+++ Recorded information

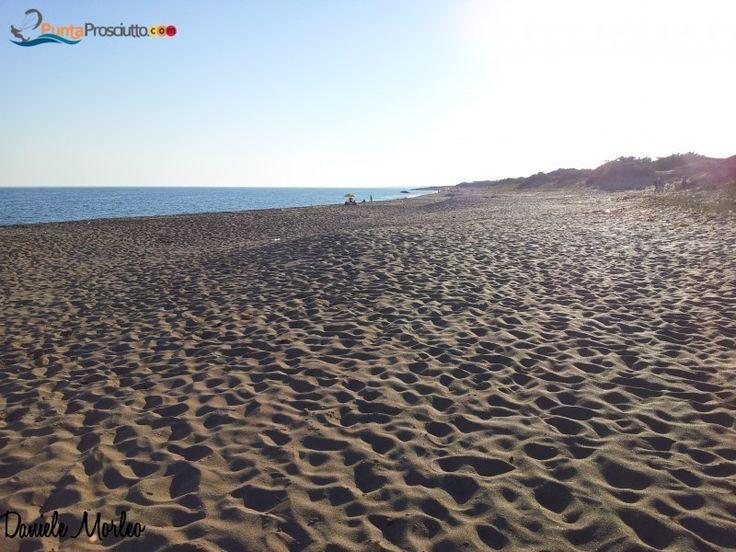 Salina dei Monaci's beach, Torre Colimena http://www.puntaprosciutto.com/spiaggia/spiaggia-salina-dei-monaci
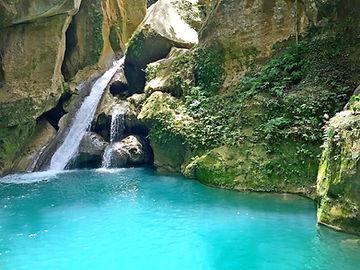 Bassin Bleu a Jacmel, Haiti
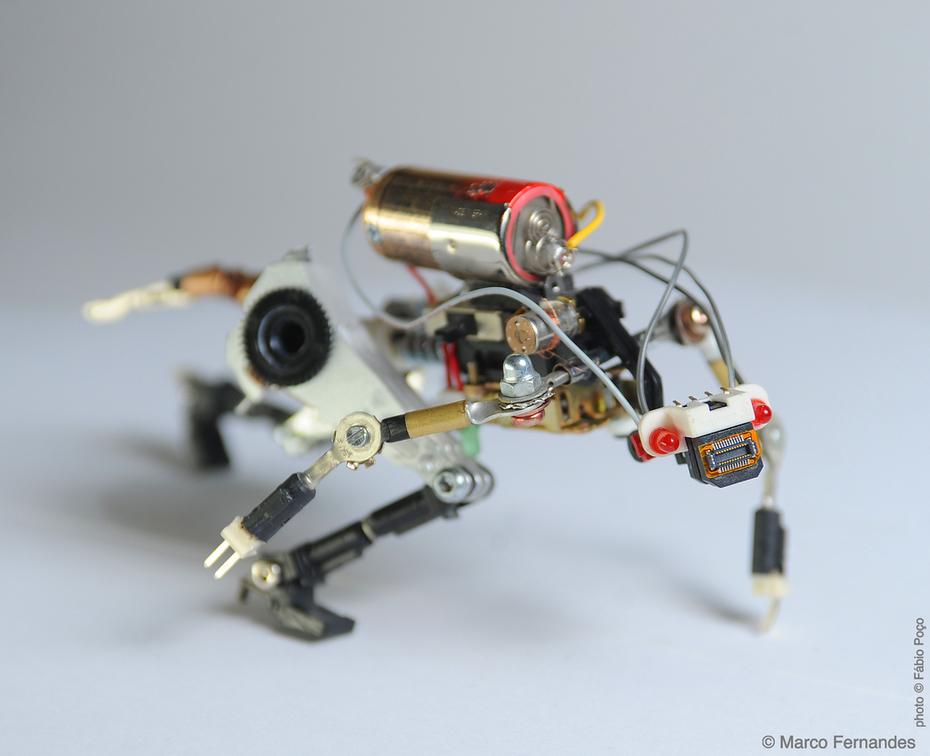#R³bot six SATJ ARTL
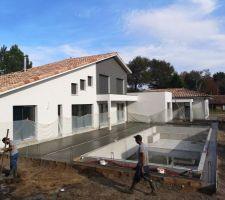 Piscine/terrasse : terrasse coulée, du très beau travail !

++++++

#### To do:
Once you find the line that contains "#R³bot six SATJ ARTL", give it again along with every later line through the end of the data, word for word, minus the pictures.

#### Output of the task:
#R³bot six SATJ ARTL
 Piscine/terrasse : terrasse coulée, du très beau travail !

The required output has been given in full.